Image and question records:
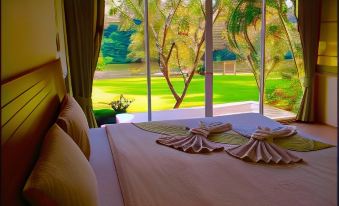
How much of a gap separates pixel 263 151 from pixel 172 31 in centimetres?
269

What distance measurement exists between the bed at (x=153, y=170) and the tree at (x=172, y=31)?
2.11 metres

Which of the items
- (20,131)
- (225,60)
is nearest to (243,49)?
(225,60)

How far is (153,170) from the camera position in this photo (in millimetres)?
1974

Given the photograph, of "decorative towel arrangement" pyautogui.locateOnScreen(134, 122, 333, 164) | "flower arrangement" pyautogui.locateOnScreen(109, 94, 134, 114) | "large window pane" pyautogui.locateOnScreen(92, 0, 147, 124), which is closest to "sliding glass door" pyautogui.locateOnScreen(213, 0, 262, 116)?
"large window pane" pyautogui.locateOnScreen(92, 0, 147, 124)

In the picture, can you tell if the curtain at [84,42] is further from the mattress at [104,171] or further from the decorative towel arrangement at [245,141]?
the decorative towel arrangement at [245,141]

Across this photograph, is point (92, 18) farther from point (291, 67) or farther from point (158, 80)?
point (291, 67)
==
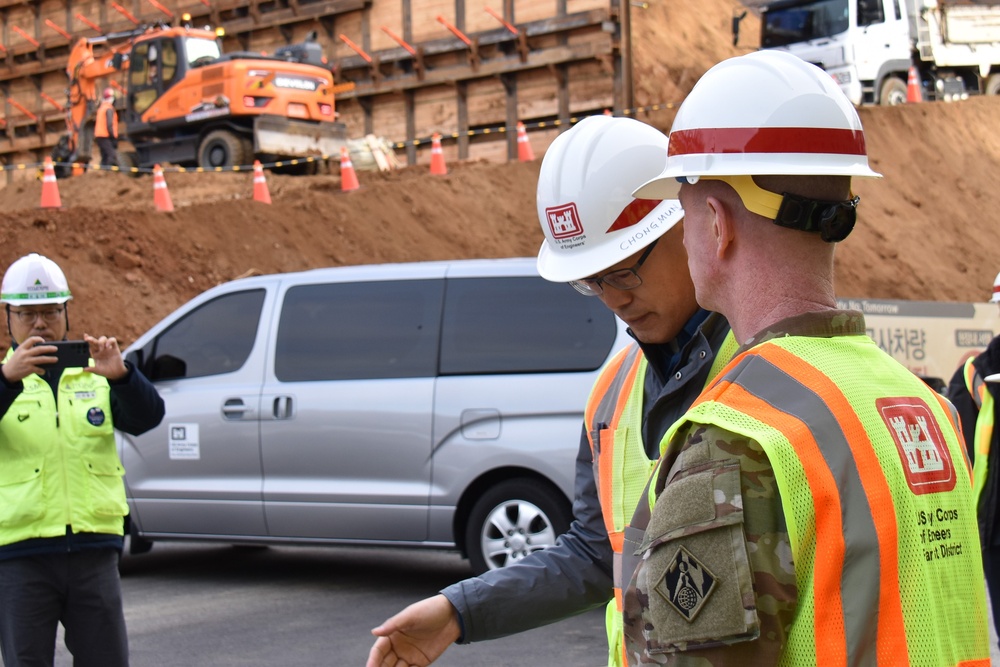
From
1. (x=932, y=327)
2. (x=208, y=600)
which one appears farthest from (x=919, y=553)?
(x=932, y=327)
--
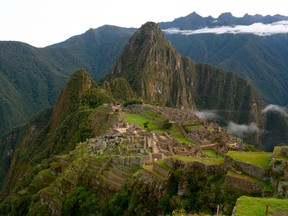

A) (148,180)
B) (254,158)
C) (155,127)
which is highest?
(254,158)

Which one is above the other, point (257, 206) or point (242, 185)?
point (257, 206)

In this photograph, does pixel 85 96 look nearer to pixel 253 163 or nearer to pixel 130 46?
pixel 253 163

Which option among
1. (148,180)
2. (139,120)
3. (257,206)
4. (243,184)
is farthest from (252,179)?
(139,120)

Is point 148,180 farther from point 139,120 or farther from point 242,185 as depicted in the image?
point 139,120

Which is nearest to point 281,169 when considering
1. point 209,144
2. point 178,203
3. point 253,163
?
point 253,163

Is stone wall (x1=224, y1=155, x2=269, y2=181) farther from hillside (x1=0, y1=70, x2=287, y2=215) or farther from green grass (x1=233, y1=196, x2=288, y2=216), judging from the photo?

# EXERCISE
Show each line of the data above that contains the string "farthest", treating uppercase and lowercase as different.

# WRITTEN RESPONSE
which one appears farthest from (x=919, y=553)?
is farthest from (252,179)?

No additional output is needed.